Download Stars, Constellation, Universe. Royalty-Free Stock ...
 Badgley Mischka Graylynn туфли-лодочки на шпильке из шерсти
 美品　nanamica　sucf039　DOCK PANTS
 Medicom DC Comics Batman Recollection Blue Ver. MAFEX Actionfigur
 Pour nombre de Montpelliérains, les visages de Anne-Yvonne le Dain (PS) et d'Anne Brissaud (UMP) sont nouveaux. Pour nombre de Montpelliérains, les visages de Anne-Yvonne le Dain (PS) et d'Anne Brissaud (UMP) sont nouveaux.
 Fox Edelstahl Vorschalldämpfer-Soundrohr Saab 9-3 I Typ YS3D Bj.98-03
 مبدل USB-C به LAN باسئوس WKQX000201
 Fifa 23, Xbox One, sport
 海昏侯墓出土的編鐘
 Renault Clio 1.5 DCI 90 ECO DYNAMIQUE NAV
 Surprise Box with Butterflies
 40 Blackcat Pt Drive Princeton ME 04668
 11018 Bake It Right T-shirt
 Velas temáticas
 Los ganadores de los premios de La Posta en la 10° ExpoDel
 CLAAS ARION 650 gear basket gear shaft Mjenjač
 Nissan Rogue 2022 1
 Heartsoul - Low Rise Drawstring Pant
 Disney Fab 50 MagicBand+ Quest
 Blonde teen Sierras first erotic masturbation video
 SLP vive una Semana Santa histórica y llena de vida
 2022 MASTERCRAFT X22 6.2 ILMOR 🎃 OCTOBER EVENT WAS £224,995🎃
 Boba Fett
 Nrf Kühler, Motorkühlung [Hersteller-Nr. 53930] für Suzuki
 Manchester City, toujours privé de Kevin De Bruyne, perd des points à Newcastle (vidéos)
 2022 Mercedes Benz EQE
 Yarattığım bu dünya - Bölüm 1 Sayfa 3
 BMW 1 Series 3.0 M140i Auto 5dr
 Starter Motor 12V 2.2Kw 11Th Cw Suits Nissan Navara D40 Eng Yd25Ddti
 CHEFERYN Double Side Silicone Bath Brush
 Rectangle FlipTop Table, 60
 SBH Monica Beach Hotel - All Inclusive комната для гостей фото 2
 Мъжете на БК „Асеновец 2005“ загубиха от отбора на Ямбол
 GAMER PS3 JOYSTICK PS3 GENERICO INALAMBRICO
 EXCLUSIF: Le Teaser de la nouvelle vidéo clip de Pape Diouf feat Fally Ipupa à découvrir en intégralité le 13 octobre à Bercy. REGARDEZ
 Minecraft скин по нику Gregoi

########################################

(Task brief): Repeat exactly the lines from the line containing "Rectangle FlipTop Table, 60" through the end of the listing above; both boundary lines are part of the output.

(Exercise answer):
 Rectangle FlipTop Table, 60
 SBH Monica Beach Hotel - All Inclusive комната для гостей фото 2
 Мъжете на БК „Асеновец 2005“ загубиха от отбора на Ямбол
 GAMER PS3 JOYSTICK PS3 GENERICO INALAMBRICO
 EXCLUSIF: Le Teaser de la nouvelle vidéo clip de Pape Diouf feat Fally Ipupa à découvrir en intégralité le 13 octobre à Bercy. REGARDEZ
 Minecraft скин по нику Gregoi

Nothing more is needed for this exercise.